Conditional Not Null
Asserts that a target column is not null whenever a condition column has a specific value. For example, 'shipping_date must not be null when order_status is shipped'. Enforces business rules where field population depends on another field's state.
HIPAA PHI Access Audit Trail Validation
Validates that access audit trail records exist for all PHI data access events. Every record of PHI access must include non-null values for accessed_by (who accessed the data), accessed_at (when it was accessed), and access_reason (justification for access). Missing audit trail fields indicate a gap in access logging that violates HIPAA audit control requirements.
Date Not In Future
Validates that a date or timestamp column contains no values in the future. Catches data entry errors, timezone issues, and ETL bugs that produce future-dated records for columns like birth_date, transaction_date, or created_at.
Age Range
Validates that age values fall within a reasonable human age range. Default range is 0-120, configurable for specific contexts such as working-age adults (18-65) or children (0-17).

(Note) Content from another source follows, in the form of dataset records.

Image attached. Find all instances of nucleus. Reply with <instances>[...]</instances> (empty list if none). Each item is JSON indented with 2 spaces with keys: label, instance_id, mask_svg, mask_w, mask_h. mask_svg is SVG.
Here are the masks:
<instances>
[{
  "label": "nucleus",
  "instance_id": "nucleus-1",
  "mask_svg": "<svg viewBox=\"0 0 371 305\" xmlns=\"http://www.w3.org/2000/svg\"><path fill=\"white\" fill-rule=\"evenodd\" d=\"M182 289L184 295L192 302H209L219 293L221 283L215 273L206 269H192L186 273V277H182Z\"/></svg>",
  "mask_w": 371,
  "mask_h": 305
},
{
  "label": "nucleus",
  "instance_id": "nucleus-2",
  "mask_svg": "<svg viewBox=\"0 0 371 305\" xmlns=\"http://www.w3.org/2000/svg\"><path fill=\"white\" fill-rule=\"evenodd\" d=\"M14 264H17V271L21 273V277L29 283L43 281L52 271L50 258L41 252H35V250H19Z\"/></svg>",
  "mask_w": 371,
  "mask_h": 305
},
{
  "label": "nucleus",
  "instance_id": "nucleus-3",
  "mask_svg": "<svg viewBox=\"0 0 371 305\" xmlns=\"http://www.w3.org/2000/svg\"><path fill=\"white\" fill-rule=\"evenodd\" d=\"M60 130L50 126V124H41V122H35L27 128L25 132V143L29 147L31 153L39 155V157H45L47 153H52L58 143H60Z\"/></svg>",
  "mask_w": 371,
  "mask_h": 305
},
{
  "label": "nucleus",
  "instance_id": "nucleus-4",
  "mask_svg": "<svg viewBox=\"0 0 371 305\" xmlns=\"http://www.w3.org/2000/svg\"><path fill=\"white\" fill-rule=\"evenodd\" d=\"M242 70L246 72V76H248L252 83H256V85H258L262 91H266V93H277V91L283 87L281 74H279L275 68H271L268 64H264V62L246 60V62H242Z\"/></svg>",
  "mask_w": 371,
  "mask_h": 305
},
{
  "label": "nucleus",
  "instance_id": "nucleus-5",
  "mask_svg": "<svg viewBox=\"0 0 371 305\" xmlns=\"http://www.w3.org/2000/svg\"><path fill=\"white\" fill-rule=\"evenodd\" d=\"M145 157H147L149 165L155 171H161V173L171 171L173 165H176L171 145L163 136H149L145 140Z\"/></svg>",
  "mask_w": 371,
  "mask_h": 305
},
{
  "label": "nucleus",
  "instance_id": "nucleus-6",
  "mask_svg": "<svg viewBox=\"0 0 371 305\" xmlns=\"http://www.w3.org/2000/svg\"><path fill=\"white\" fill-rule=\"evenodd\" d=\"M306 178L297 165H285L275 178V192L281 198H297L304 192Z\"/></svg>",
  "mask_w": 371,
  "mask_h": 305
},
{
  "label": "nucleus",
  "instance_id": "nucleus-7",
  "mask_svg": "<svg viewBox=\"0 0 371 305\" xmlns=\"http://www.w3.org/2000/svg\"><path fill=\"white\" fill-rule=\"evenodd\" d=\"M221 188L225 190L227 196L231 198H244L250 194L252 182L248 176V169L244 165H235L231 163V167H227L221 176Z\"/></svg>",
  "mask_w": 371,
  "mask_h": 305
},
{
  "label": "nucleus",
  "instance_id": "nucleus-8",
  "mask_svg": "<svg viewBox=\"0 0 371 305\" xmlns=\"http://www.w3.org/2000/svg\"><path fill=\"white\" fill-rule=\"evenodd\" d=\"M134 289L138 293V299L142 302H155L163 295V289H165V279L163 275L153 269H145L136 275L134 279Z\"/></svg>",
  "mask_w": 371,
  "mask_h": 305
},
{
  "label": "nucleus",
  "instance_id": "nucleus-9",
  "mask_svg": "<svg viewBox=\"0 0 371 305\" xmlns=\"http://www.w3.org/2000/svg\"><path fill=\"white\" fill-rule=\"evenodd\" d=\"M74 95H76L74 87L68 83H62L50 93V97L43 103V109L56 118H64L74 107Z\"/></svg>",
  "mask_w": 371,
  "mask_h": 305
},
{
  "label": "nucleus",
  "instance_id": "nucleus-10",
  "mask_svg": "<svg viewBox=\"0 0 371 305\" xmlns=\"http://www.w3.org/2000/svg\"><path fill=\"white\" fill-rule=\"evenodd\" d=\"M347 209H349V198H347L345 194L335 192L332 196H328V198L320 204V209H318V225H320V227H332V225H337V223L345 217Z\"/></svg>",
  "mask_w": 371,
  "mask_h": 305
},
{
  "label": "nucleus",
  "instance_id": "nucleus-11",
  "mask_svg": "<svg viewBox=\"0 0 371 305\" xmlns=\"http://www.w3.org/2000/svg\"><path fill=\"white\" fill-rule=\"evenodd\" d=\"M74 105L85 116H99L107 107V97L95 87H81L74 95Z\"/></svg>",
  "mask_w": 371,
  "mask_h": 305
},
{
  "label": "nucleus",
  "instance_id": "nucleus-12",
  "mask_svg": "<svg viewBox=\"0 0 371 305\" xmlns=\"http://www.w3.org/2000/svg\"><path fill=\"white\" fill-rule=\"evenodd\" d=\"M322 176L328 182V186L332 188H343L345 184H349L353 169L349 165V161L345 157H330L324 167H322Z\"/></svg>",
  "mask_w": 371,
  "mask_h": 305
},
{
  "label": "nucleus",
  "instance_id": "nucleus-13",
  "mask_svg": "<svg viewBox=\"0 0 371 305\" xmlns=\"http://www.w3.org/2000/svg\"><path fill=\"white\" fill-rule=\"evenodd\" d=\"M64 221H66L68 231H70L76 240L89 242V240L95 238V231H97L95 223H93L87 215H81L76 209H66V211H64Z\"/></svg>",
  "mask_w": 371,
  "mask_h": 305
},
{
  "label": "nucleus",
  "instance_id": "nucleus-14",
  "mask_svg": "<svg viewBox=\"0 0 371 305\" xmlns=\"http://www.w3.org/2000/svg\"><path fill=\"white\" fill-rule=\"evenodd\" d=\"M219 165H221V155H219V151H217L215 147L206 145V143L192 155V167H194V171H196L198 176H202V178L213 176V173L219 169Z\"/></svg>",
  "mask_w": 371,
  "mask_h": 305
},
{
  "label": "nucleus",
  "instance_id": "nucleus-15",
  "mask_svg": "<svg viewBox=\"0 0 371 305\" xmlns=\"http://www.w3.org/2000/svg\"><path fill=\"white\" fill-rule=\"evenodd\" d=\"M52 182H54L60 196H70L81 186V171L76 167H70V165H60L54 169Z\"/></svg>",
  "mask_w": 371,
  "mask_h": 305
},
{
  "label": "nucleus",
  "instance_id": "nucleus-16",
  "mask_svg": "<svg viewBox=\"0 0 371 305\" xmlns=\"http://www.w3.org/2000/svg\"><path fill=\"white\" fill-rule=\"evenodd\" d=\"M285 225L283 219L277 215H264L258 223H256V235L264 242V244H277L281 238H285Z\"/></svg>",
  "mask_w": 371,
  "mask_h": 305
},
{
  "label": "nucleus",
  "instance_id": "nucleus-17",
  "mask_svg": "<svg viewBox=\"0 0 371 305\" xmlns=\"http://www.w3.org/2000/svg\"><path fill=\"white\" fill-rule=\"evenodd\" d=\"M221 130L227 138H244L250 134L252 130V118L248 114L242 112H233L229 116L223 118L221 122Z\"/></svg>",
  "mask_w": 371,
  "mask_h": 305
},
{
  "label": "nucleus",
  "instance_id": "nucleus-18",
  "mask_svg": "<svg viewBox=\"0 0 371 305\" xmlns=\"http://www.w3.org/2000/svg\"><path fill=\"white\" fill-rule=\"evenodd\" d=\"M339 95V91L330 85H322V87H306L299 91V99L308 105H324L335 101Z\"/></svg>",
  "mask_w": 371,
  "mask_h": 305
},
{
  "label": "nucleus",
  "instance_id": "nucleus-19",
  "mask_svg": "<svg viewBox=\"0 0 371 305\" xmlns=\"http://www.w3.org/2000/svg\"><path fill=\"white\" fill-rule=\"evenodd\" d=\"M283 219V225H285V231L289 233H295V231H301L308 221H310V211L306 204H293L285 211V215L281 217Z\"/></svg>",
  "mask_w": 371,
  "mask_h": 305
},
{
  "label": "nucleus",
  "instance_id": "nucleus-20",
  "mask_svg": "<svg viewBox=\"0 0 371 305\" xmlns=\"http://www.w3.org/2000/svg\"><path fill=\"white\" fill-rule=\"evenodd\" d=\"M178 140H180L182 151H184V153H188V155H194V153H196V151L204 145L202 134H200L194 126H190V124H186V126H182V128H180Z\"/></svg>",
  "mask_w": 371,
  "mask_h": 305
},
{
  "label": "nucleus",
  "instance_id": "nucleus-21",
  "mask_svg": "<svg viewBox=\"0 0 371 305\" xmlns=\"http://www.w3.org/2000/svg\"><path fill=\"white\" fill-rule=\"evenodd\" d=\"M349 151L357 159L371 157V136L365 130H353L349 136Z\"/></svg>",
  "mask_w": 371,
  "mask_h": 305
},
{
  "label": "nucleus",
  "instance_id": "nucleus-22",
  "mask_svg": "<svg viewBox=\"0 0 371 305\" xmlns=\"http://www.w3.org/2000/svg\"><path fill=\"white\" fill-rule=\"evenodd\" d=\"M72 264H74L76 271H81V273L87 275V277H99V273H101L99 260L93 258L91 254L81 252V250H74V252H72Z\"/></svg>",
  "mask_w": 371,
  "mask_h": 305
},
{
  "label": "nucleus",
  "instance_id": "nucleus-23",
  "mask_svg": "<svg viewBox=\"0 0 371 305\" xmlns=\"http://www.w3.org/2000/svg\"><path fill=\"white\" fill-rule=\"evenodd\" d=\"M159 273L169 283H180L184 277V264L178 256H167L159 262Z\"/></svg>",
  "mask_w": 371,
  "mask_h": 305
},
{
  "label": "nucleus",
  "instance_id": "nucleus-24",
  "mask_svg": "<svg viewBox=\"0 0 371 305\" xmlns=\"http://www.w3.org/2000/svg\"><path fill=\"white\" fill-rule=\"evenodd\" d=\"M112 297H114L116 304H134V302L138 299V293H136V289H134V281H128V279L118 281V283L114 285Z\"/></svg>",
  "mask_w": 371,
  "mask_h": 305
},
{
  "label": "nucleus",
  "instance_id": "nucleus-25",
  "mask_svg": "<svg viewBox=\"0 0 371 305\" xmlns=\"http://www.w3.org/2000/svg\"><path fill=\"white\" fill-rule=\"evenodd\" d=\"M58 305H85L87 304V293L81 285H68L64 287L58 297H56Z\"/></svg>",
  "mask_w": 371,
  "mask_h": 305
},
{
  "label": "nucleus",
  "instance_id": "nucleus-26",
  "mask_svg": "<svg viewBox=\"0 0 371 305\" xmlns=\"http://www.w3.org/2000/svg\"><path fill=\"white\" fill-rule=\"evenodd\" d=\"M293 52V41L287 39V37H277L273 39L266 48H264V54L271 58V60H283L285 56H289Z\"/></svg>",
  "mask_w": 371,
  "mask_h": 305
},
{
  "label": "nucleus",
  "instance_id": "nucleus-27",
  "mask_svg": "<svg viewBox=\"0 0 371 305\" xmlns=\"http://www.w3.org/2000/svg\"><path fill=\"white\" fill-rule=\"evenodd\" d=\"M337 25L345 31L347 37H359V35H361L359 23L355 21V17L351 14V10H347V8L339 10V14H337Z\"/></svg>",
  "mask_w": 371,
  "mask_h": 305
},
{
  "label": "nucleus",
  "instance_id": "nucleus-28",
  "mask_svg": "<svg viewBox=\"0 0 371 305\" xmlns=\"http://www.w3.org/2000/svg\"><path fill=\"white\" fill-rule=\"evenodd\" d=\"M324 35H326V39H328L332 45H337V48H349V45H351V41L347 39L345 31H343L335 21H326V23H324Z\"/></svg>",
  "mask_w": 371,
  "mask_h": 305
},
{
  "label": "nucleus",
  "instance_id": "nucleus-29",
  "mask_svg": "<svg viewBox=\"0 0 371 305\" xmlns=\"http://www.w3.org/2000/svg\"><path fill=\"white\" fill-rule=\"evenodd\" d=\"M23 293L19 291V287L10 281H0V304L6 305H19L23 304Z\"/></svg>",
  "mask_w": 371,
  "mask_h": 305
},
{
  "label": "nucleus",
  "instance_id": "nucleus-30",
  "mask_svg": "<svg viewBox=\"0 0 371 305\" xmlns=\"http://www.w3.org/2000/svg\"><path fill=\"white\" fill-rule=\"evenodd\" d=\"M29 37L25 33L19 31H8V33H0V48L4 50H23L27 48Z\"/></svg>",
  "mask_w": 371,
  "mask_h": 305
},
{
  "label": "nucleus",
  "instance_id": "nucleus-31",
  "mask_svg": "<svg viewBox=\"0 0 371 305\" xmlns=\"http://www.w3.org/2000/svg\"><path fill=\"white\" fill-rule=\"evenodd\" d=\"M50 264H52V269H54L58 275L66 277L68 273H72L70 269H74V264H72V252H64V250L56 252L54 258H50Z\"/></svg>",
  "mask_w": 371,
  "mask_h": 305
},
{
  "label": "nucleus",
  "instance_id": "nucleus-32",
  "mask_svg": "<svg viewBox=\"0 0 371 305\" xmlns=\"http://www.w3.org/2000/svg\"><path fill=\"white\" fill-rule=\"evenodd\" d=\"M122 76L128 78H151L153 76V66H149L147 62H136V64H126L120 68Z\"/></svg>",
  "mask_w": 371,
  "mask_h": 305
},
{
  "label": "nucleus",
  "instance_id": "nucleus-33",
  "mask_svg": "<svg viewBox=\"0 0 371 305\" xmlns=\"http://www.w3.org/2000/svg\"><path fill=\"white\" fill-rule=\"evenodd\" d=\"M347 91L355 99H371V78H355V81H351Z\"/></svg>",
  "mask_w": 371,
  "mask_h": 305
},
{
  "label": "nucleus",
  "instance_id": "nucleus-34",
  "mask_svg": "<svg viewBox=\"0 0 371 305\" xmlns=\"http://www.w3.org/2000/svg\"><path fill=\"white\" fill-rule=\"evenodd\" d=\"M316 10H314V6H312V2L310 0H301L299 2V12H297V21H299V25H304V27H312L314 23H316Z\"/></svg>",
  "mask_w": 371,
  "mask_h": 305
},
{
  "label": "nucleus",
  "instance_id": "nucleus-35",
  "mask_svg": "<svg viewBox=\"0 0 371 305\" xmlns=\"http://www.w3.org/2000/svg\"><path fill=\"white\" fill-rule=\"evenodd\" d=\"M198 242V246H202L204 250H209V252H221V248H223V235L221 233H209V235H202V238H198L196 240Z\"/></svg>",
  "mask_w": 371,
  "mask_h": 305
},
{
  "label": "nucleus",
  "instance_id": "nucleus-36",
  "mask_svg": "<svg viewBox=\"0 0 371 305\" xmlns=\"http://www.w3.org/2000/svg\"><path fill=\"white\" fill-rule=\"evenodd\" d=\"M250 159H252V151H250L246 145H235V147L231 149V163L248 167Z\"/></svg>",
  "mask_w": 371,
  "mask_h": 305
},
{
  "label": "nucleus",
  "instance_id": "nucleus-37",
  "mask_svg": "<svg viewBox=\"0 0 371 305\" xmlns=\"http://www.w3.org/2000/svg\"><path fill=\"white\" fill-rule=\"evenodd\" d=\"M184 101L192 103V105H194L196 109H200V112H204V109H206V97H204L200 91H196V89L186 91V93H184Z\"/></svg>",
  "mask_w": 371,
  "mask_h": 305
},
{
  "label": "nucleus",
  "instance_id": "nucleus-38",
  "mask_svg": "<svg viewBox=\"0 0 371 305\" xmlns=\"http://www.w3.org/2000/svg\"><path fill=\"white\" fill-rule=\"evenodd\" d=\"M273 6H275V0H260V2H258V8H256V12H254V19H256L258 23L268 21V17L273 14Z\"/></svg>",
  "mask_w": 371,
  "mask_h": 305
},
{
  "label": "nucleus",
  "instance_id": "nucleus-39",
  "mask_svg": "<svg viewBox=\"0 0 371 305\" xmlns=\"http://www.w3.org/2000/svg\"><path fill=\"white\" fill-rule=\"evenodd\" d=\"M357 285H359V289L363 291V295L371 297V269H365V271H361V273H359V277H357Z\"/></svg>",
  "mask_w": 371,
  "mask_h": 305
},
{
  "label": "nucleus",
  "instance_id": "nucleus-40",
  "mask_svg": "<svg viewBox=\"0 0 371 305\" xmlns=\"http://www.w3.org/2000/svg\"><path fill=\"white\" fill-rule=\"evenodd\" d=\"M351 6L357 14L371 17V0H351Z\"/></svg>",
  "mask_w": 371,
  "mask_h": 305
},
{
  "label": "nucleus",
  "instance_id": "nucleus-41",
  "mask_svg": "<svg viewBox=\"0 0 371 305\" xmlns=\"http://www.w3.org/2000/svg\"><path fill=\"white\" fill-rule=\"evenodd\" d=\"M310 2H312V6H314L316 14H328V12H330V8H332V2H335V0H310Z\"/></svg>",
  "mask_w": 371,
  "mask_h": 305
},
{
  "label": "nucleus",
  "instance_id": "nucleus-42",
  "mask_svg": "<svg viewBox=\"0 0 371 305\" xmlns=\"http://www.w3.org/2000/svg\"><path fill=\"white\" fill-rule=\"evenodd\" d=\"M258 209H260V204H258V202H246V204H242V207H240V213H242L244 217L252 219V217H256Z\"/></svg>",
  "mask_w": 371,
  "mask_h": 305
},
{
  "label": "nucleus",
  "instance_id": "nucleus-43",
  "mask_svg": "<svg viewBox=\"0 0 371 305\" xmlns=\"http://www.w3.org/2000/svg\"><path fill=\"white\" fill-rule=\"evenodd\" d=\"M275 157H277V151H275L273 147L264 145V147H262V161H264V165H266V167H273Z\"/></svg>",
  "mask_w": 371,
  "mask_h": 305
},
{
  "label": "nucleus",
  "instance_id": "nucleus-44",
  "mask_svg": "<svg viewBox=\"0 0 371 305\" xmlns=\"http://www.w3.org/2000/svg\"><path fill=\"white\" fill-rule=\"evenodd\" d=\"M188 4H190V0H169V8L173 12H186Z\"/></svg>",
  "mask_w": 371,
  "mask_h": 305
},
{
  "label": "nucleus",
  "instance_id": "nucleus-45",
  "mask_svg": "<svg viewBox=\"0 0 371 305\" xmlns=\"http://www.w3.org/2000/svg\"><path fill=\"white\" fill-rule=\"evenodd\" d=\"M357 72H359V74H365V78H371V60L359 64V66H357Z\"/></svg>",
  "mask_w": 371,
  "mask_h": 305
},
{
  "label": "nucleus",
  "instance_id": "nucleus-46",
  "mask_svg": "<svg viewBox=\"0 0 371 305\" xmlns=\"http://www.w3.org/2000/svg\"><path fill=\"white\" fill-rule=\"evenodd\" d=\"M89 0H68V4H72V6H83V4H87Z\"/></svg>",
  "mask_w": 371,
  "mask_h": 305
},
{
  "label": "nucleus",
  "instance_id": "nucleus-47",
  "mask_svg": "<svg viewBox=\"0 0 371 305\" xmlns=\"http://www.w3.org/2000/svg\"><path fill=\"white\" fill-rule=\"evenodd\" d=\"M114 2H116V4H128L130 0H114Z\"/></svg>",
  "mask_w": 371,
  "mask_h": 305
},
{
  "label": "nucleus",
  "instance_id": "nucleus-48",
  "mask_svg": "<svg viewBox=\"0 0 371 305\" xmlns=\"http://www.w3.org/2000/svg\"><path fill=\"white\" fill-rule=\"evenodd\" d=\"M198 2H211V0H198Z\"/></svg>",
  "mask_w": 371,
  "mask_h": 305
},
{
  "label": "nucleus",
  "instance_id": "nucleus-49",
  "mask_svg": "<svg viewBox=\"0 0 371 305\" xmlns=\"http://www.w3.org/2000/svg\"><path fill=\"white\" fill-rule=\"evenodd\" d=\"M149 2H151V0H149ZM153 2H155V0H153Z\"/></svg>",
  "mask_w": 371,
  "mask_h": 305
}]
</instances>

HIPAA PHI Data Retention Limit Validation
Validates that PHI data records do not exceed the configured retention period. Records with a creation or effective date older than the allowed retention window should be flagged for review and disposal. HIPAA requires that covered entities retain certain documentation for at least 6 years, but organizational policies may impose shorter limits on active PHI storage.
Column Unique
Validates that all non-null values in a specified column are unique. Useful for natural keys, email addresses, identifiers, and any column where duplicates indicate a data quality issue.
Duplicate Detection
Detects and counts duplicate rows based on specified columns. Returns the number of duplicates found and identifies the offending rows. Supports threshold-based alerting for acceptable duplicate rates.
Primary Key Valid
Validates that a column qualifies as a valid primary key by ensuring all values are both unique and not null. Combines uniqueness and completeness checks into a single rule.
Foreign Key Valid
Validates that all non-null values in a foreign key column exist in the referenced parent table's primary key column. Detects orphaned references that break referential integrity.
Orphan Record Detection
Detects child records that have no corresponding parent record. Orphan records indicate broken referential integrity caused by parent deletions without cascading, failed ETL jobs, or race conditions. Unlike foreign-key-valid which checks FK values, this rule focuses on finding and quantifying orphaned child records for remediation.
Date Order Valid
Asserts that a start date column is always before or equal to an end date column for every row. Catches data entry errors, timezone conversion bugs, or ETL transformation issues that invert temporal ordering.
Enum Value Valid
Asserts that all values in a column belong to a predefined set of allowed values. Catches typos, unexpected category values, or upstream system changes that introduce new enum variants without coordination.
Table Freshness
Asserts that a table has been updated within the specified number of hours. Uses the table's metadata (last modified timestamp) or a designated timestamp column to verify data is fresh and pipelines are running on schedule.